English-Australian musical theatre actor

Alexander Lewis is an English-Australian operatic tenor and musical theatre actor who has performed in many countries.

==Early life and education==
Alexander Lewis spent the early years of his life in Hampstead, London, initially observing his opera-singer parents before eventually joining the St Albans Cathedral Choir at the age of seven. His father, the baritone Michael Lewis, is an opera singer and concert performer and his mother Patricia Price is a mezzo-soprano from Wales and the retired head of vocal studies and opera at the Western Australian Academy of Performing Arts. His late older brother, Ben Lewis, was known for his portrayals of The Phantom in Andrew Lloyd Webber’s Love Never Dies and The Phantom of the Opera.

Lewis's parents used their industry contacts to fund-raise for South Warrawee Primary School in Sydney, which both Alexander and Ben attended. Richard Bonynge was generally the conductor and the performers were whoever was available at the time from the Australian Opera. The concerts continue to this day and a prize named after Lewis's parents is awarded to one of the school's music students.

After the family moved back to Australia, Lewis attended Newington College in Sydney, where he studied music and drama as well as played sport. After high school, Lewis successfully applied to study at the Western Australian Academy of Performing Arts (WAAPA) with brother Ben. Both graduated from the Music Theatre course in 2004. and Alexander was awarded the Lesley Anderson Fellowship as most outstanding student of that year.

==Career==
In 2001, Lewis appeared in the Sydney Festival with the Australian Theatre for Young People. In 2002, he featured in the Prime Minister's Australia Day celebrations.

In the 2008 Australian production of Andrew Lloyd Webber's The Phantom of the Opera saw Lewis cast as Raoul, Vicomte de Chagny opposite Ana Marina and Anthony Warlow. Eventually Lewis was cast as the understudy for The Phantom and covered the role in Warlow's absences from late 2008 to 2009. Lewis won the Australian National Aria Competition in 2009 and followed that up with second place in the McDonald's Aria Competition and then first place in the 2010 Sir Robert Askin Fellowship.

Based in New York, and in his second year of the Lindemann Young Artist Development Program, Lewis performed in the 2011/2012 and 2012/2013 Metropolitan Opera seasons. Lewis has played numerous stage roles such as Anthony Hope in Sweeney Todd, Nemorino in L'elisir d'amore, Frederick Barrett in the musical Titanic and Vašek in The Bartered Bride in a joint production of the Metropolitan Opera and the Juilliard School conducted by James Levine.

He sang in the world premiere of Matthew Aucoin's opera Crossing in 2015.

He sang Count Danilo in Opera Australia's production of The Merry Widow opposite Danielle de Niese in 2017/2018 in Melbourne and Sydney.
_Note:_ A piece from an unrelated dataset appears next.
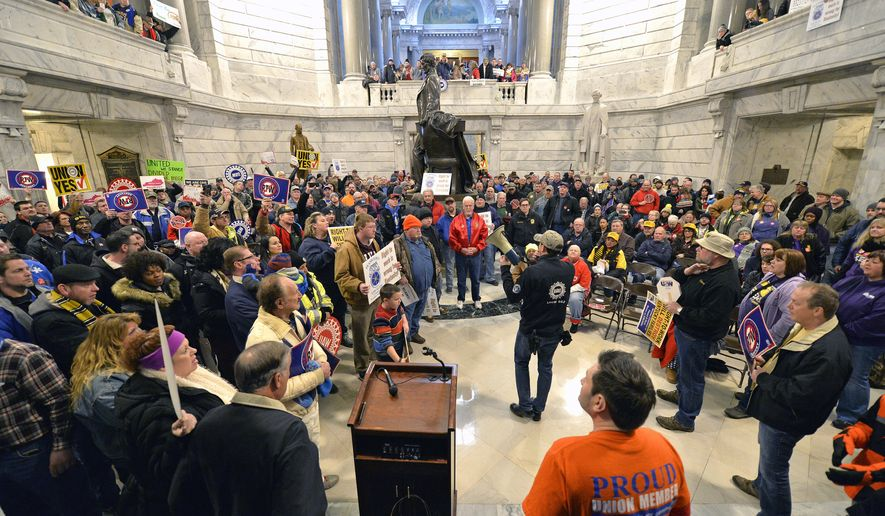 Union leaders speak to the protesters that fill the Kentucky Capitol rotunda in protest of Kentucky House Bill 1, Saturday, Jan. 7, 2017, in Frankfort, Ky. The bill, making it illegal for workers to have to join a labor union or pay dues to keep a job, was passed by the Senate, and now awaits the Governor's signature. (AP Photo/Timothy D. Easley)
In 2019, Lewis performed as Tony in Francesca Zambello's production of West Side Story for Opera Australia's Handa Opera on the Harbour.

In September 2018, he took the part of Candide in a production of the operetta Candide, directed by Mitchell Butel and staged at the Sydney Opera House with the Sydney Philharmonia Choirs, Sydney Youth Orchestra, and stars from Opera Australia. Annie Aitken played Cunegonde, and Caroline O'Connor The Old Lady. Butel also played Dr Pangloss and narrated the story In May 2024, he reprised his role as Candide in a co-production by the State Theatre Company South Australia (STCSA) and State Opera South Australia in Adelaide, again under the direction of now STCSA director Mitchell Butel, and again with Aitken and O'Connor. In November 2019, he portrayed Tateh in Ragtime at the State Theatre.

==Other activities==
Away from the stage, Lewis has appeared on Australian television in the series headLand, and has featured in fundraising events for charities such as the Royal Flying Doctor Service and the Royal Institute for Deaf and Blind Children.

==Awards and recognition==
In 2001, Lewis was a finalist in the Australian Singing Competition's Mathy Awards.

In 2006, Lewis was the winner of Opera Foundation Australia's New York Study Award and spent six weeks studying in New York City, attending rehearsals and performances. At the end of the six-week period, Lewis was given the opportunity to perform for members of the Metropolitan Opera audition panel.

In 2007 he was a finalist in the competition Neue Stimmen in Germany.

Other awards and recognition include the Australian National Aria Competition in 2009 and the Sir Robert Askin Fellowship in 2010.